## Exercise:
If a line below includes the string "prefetch", copy it.

(Document images with source code)
——

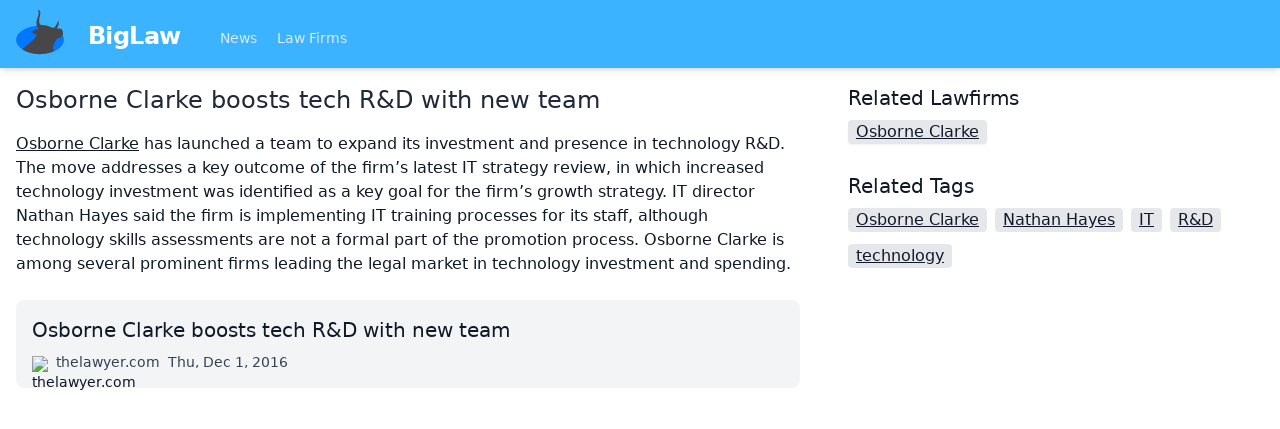

--- FILE ---
content_type: text/html
request_url: https://biglaw.org/news/9692/osborne-clarke-boosts-tech-randd-with-new-team
body_size: 2658
content:
<!DOCTYPE html> <html lang=en> <head> <meta charset=utf-8> <meta content="width=device-width,initial-scale=1" name=viewport> <meta content=#3cb3ff name=theme-color> <base href="/"> <link href=styles.css?1 rel=stylesheet> <link href=manifest.webmanifest rel=manifest crossorigin=use-credentials> <link href=favicon.png rel=icon type=image/png> <link rel="stylesheet" href="client/client-d64c2544.css"> <title>Osborne Clarke boosts tech R&amp;D with new team | BigLaw</title><script async src="https://www.googletagmanager.com/gtag/js?id=UA-59494-8" data-svelte="svelte-xnrm9z"></script> </head> <body class=text-gray-900> <div id=sapper>




<div class="fixed top-0 z-20 w-full shadow-md bg-brand-200 lg:relative"><nav class="container flex flex-wrap items-center justify-between px-4 pt-2 pb-1 mx-auto"><a href="." class="flex items-center flex-shrink-0 mr-10"><img src="biglaw.svg" alt="BigLaw" class="w-12 h-12 mb-2 mr-6">
      <span class="text-2xl font-semibold tracking-tight text-white">BigLaw
      </span></a>
    <div class="flex items-center flex-grow"><div class="flex-grow mt-1 text-sm"><a href="." rel="prefetch" class="inline-block mr-4 text-blue-100 hover:text-white svelte-1kbxgvo">News
        </a>
        <a href="lawfirms" rel="prefetch" class="inline-block mr-4 text-blue-100 hover:text-white svelte-1kbxgvo">Law Firms
        </a></div></div></nav></div>



<div class="relative z-10 min-h-screen pt-16 text-lg bg-white shadow lg:text-base lg:pt-0"><main class="container p-4 mx-auto"><div class="md:flex"><div class="md:w-2/3 md:pr-12">

<h1 class="mb-4 text-2xl font-medium text-gray-800">Osborne Clarke boosts tech R&amp;D with new team</h1>

  <p class="mb-6"><!-- HTML_TAG_START --><a href="/lawfirms/2402" class="underline hover:no-underline">Osborne Clarke</a> has launched a team to expand its investment and presence in technology R&D. The move addresses a key outcome of the firm’s latest IT strategy review, in which increased technology investment was identified as a key goal for the firm’s growth strategy.

IT director Nathan Hayes said the firm is implementing IT training processes for its staff, although technology skills assessments are not a formal part of the promotion process. Osborne Clarke is among several prominent firms leading the legal market in technology investment and spending.
<!-- HTML_TAG_END --></p>

  <a href="http://www.thelawyer.com/issues/online-november-2016/osborne-clarke-launches-rd-tech-budget-innovation-team/" class="flex flex-col justify-between p-4 transition bg-gray-100 rounded-lg group hover:bg-gray-50" style="page-break-inside: avoid"><span class="block text-xl group-hover:underline">Osborne Clarke boosts tech R&amp;D with new team</span>
  <span class="flex mt-2 space-x-2 text-sm"><span class="flex-none block w-4 h-4 mt-1"><img src="https://s2.googleusercontent.com/s2/favicons?domain=thelawyer.com" alt="thelawyer.com" class="w-4 h-4"></span>
    <span class="ml-1 text-gray-700">thelawyer.com</span>
    <span class="text-gray-700">Thu, Dec 1, 2016</span></span></a></div>

<div class="md:w-1/3"><div class="mb-4"><h2 class="mb-2 text-xl">Related Lawfirms</h2>
      <a href="/lawfirms/2402/osborne-clarke" class="inline-block px-2 mb-3 mr-2 underline bg-gray-200 rounded shadow-sm hover:no-underline">Osborne Clarke
        </a></div>

  <h2 class="mb-2 text-xl">Related Tags</h2>
    <a href="/news/tags/Osborne%20Clarke" class="inline-block px-2 mb-3 mr-2 underline bg-gray-200 rounded hover:no-underline">Osborne Clarke
      </a><a href="/news/tags/Nathan%20Hayes" class="inline-block px-2 mb-3 mr-2 underline bg-gray-200 rounded hover:no-underline">Nathan Hayes
      </a><a href="/news/tags/IT" class="inline-block px-2 mb-3 mr-2 underline bg-gray-200 rounded hover:no-underline">IT
      </a><a href="/news/tags/R%26D" class="inline-block px-2 mb-3 mr-2 underline bg-gray-200 rounded hover:no-underline">R&amp;D
      </a><a href="/news/tags/technology" class="inline-block px-2 mb-3 mr-2 underline bg-gray-200 rounded hover:no-underline">technology
      </a></div></div></main></div>

<div class="sticky bottom-0 bg-gray-300"><div class="container flex justify-between p-4 mx-auto text-sm"><div class="flex flex-wrap"><a href="/impressum" class="w-full py-2 mr-4 underline lg:w-auto hover:no-underline">Impressum (German)
      </a>
      <a href="https://www.facebook.com/pages/biglaworg/166076393406105" rel="noopener" target="_blank" class="w-full py-2 mr-4 underline lg:w-auto hover:no-underline">BigLaw on Facebook
      </a>
      <a href="https://www.twitter.com/biglawnews" rel="noopener" target="_blank" class="w-full py-2 mr-4 underline lg:w-auto hover:no-underline">Follow us on Twitter
      </a>
      <a href="https://mim-guide.com/" rel="noopener" target="_blank" class="w-full py-2 mr-4 underline lg:w-auto hover:no-underline">Masters in Management (MiM) Programs Worldwide
      </a></div>
    <div><button class="py-2 mr-4 underline hover:no-underline">top
      </button></div></div></div></div> <script>__SAPPER__={baseUrl:"",preloaded:[void 0,null,(function(a,b){return {article:{"@context":"\u002Fcontexts\u002FArticle","@id":"\u002Farticles\u002F9692","@type":"Article",id:9692,title:"Osborne Clarke boosts tech R&D with new team",publishedAt:"2016-12-01T08:07:18+01:00",url:"http:\u002F\u002Fwww.thelawyer.com\u002Fissues\u002Fonline-november-2016\u002Fosborne-clarke-launches-rd-tech-budget-innovation-team\u002F",summary:"[Osborne Clarke 2402] has launched a team to expand its investment and presence in technology R&D. The move addresses a key outcome of the firm’s latest IT strategy review, in which increased technology investment was identified as a key goal for the firm’s growth strategy.\r\n\r\nIT director Nathan Hayes said the firm is implementing IT training processes for its staff, although technology skills assessments are not a formal part of the promotion process. Osborne Clarke is among several prominent firms leading the legal market in technology investment and spending.\r\n",tags:[{"@id":"\u002Ftags\u002F47193","@type":a,name:b},{"@id":"\u002Ftags\u002F47194","@type":a,name:"Nathan Hayes"},{"@id":"\u002Ftags\u002F47195","@type":a,name:"IT"},{"@id":"\u002Ftags\u002F47196","@type":a,name:"R&D"},{"@id":"\u002Ftags\u002F47197","@type":a,name:"technology"}],lawfirms:[{"@id":"\u002Flawfirms\u002F2402","@type":"Lawfirm",name:b}]}}}("Tag","Osborne Clarke"))]};(function(){try{eval("async function x(){}");var main="/client/client.69d4440e.js"}catch(e){main="/client/legacy/client.98422569.js"};var s=document.createElement("script");try{new Function("if(0)import('')")();s.src=main;s.type="module";s.crossOrigin="use-credentials";}catch(e){s.src="/client/shimport@2.0.4.js";s.setAttribute("data-main",main);}document.head.appendChild(s);}());</script> <script defer src="https://static.cloudflareinsights.com/beacon.min.js/vcd15cbe7772f49c399c6a5babf22c1241717689176015" integrity="sha512-ZpsOmlRQV6y907TI0dKBHq9Md29nnaEIPlkf84rnaERnq6zvWvPUqr2ft8M1aS28oN72PdrCzSjY4U6VaAw1EQ==" data-cf-beacon='{"version":"2024.11.0","token":"ba7bc0b85e6b409c8c9fadddfc89a1d3","r":1,"server_timing":{"name":{"cfCacheStatus":true,"cfEdge":true,"cfExtPri":true,"cfL4":true,"cfOrigin":true,"cfSpeedBrain":true},"location_startswith":null}}' crossorigin="anonymous"></script>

——

## Answer to the problem:
    <div class="flex items-center flex-grow"><div class="flex-grow mt-1 text-sm"><a href="." rel="prefetch" class="inline-block mr-4 text-blue-100 hover:text-white svelte-1kbxgvo">News
        <a href="lawfirms" rel="prefetch" class="inline-block mr-4 text-blue-100 hover:text-white svelte-1kbxgvo">Law Firms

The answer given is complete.